Isso faz todo o sentido, já que o protagonista nunca está acompanhado. Parker o retrata como um homem fadado à solidão. Os restaurantes que Angel frequenta estão sempre vazios e nos raros momentos em que há mais alguém, essa outra pessoa não se senta ao seu lado.
Mickey Rourke, um dos atores mais talentosos de sua geração, dá aqui a sua melhor interpretação. Ele faz do protagonista um sujeito charmoso, que, rapidamente, transforma uma “consulta” em uma cantada sem ser canastrão e que se mantém num estado de solidão, exposto através de olhares que denotam uma profunda melancolia. Mesmo acompanhado, Angel sabe que está sozinho. O único contato real é com Epiphany (até mesmo o nome diz algo). A fotografia muda a abordagem, explorando cores vivas e Parker usa planos abertos para expor essa transição, que mais tarde é subvertida pelo vermelho.

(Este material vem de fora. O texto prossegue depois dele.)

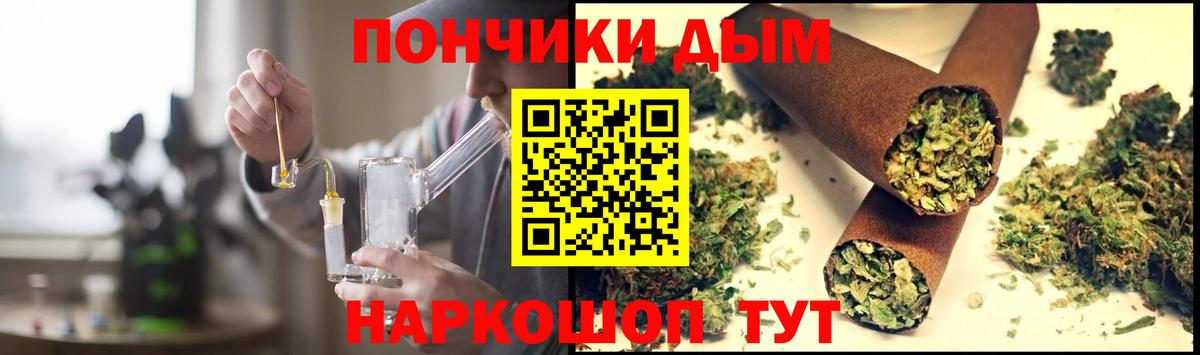 Шишки марихуана SATIVA & INDICA  Вход с VPN  Бошки Шишки тримм  Заволжье  Каннабис VHQ  Конопля сатива 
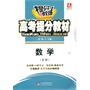 高考提分教材:数学(文科)（2013版）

O protagonista mantém seu lado sedutor, mas nunca esconde suas fragilidades (a não ser em um determinado momento). A arma na gaveta retrata esse medo, que é posto à prova em um caso tortuoso. Gradativamente, Rourke muda sua entonação, assim como sua expressão corporal. No fim do filme, ele está completamente sugado e essa transição é feita de forma magistral pelo ator, que atinge extremos com muita facilidade.
A cena na igreja talvez seja o melhor exemplo disso. Enquanto Louis ri e não se impressiona com as “aventuras” do detetive, Angel treme de nervoso – uma relação de dominância.
Rourke ainda confere sutilezas como o assoo do nariz, que reafirma a sua fragilidade.
Em contrapartida, De Niro está sempre em uma posição de autoridade. Ele consegue esse respeito através de trejeitos muito bem calculados e uma entonação falsamente amigável. Há algo muito estranho em Louis, mas é praticamente impossível não obedecer a suas ordens.
O final é memorável e coroa um trabalho extremamente cuidadoso da equipe. Obviamente não revelarei o plot twist, digo apenas que é um desfecho perturbador e que Rourke alcança uma carga dramática assustadora.
“Angel Heart” é, sem dúvida alguma, um dos filmes mais subvalorizados da década de oitenta.